**EXERCISE DESCRIPTION**: Echo the lines from the one containing "01 Black Creative" through the one containing "Linen Open Back", with the pictures left out of your answer.

**INPUT FOR THIS TASK**:
○ ○ ○

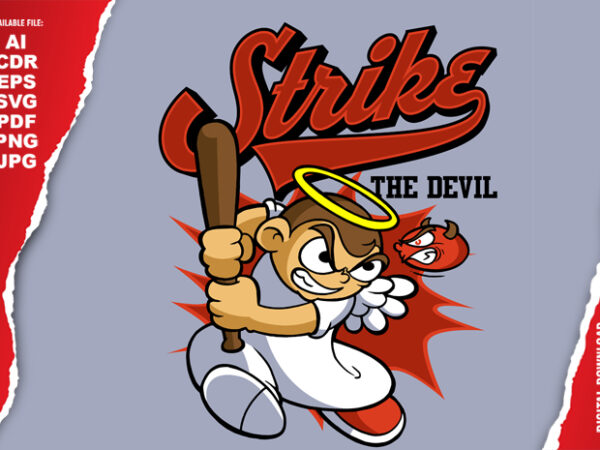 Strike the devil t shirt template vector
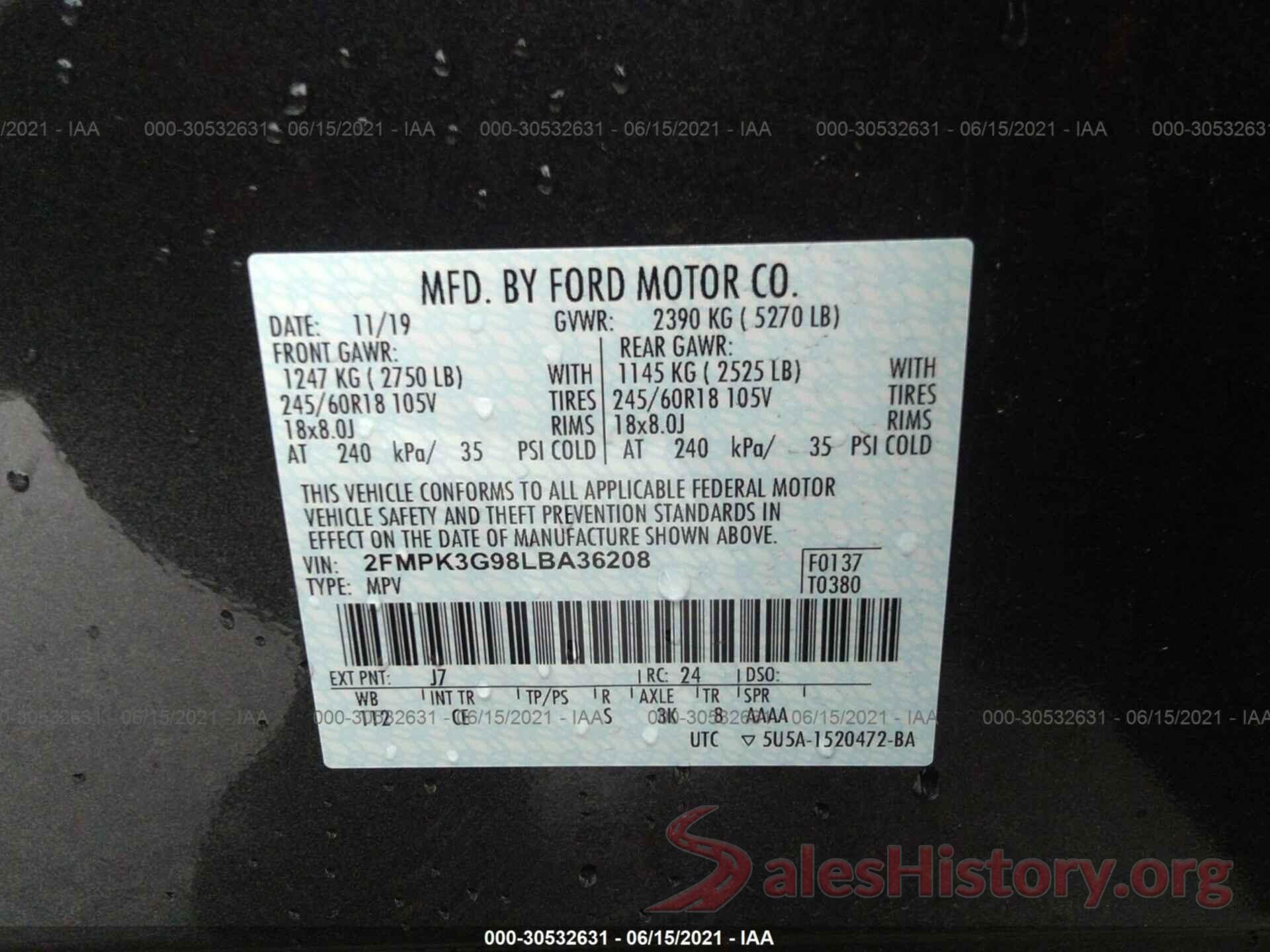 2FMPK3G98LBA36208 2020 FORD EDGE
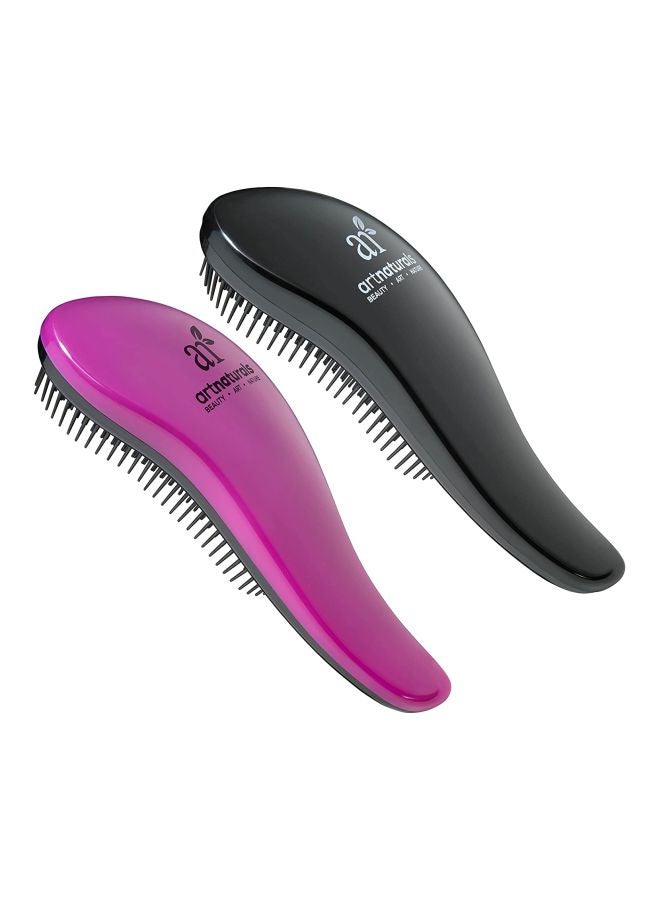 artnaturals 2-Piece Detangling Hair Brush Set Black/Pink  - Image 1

○ ○ ○

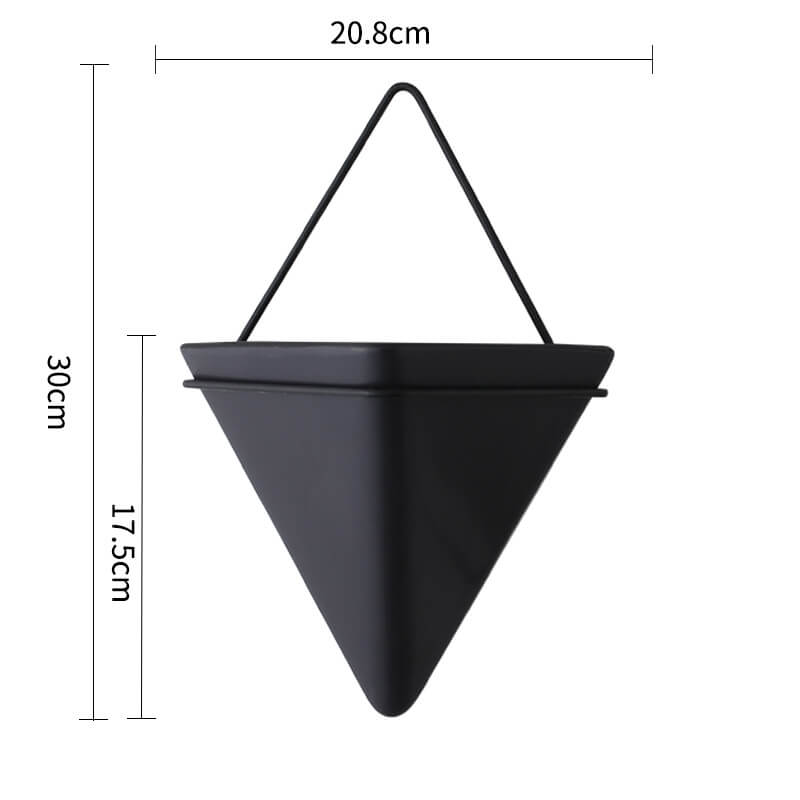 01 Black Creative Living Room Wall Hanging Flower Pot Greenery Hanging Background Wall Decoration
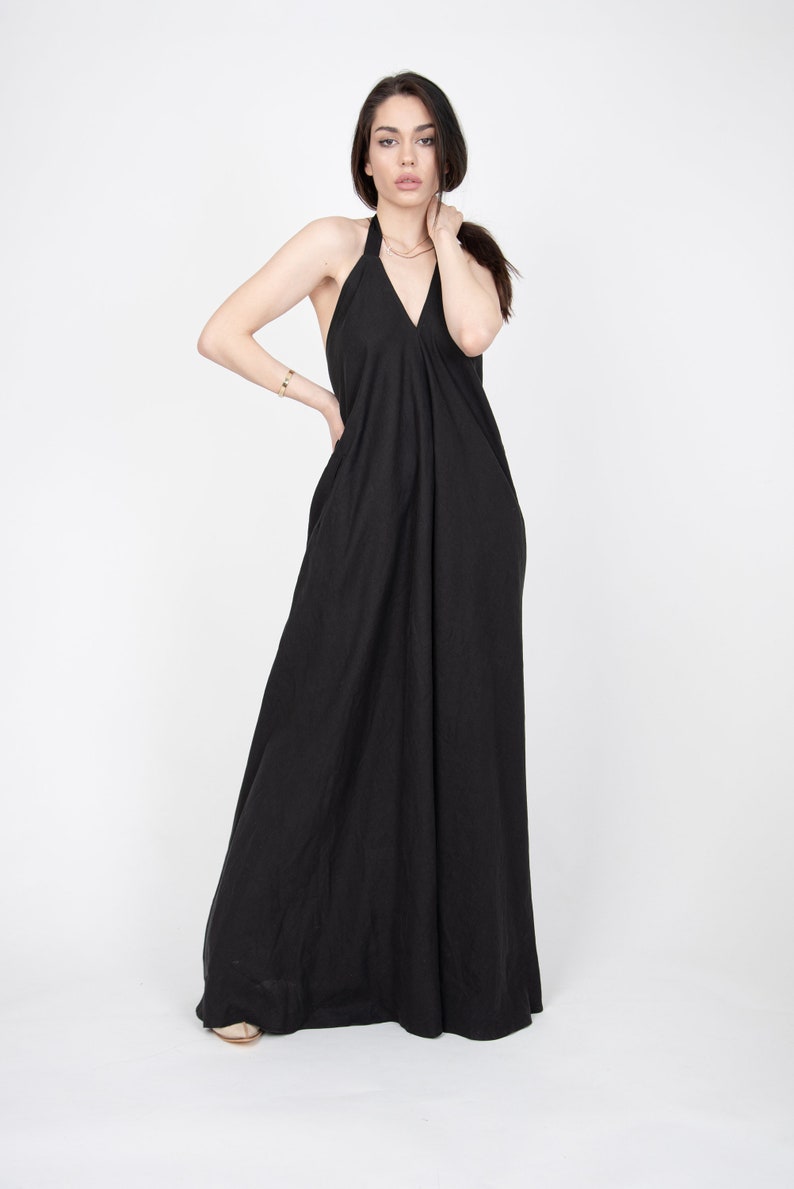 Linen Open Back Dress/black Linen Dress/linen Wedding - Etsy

○ ○ ○

**TASK RESULT**:
 01 Black Creative Living Room Wall Hanging Flower Pot Greenery Hanging Background Wall Decoration
 Linen Open Back Dress/black Linen Dress/linen Wedding - Etsy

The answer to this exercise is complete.